二か月ほどのタイの旅から関西空港に戻り、乗り合いタクシーで京都まで戻ってきた。関西では、空港から京都や神戸などにある家の玄関先まで送ってくれる乗り合いのタクシーがある。電車より時間はかかるが、荷物の多い帰りは、身体が楽なので、毎回これにしている。乗り合いなので、いろいろな方面の客の自宅を回っていると、けっこう時間がかかる。そこで、最近は京都の南インターを降りたところで、もう一回客を振り分けるという細かいサービスになった。もちろん料金は同じで、荷物も全部乗務員が移してくれる。そこでミニバスから別のタクシーに乗り換えるため、外におりてちょっと待っていると、道路の向い側でひらひらとはためく幟が目に入った。
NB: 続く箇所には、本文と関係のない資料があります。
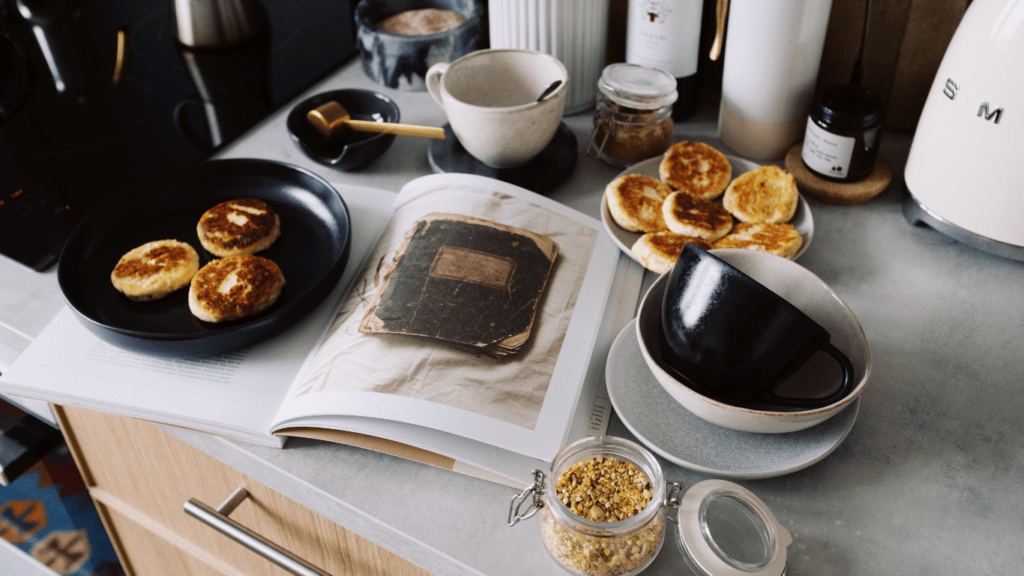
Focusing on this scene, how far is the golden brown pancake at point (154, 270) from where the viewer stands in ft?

そこに大書してある文字は「さば味噌煮定食」。あ、食べたい。ファミレスのような食堂の幟から目がはなせない。さば味噌煮定食、さばみそにていしょく。頭の中でこの言葉がぐるぐる。思わず、「もうタクシーはここでいいです」と店に駆け込みたい(どうすんだ、この荷物・・)のをぐっとこらえタクシーに乗り込む。もう夜遅いので、家に着いても近所で食事できるところもスーパーも閉まっているし、さば味噌煮を食べられるような店まで遠出する元気もない。ああ、さばの味噌煮でほかほかごはんを、たっ、食べたい。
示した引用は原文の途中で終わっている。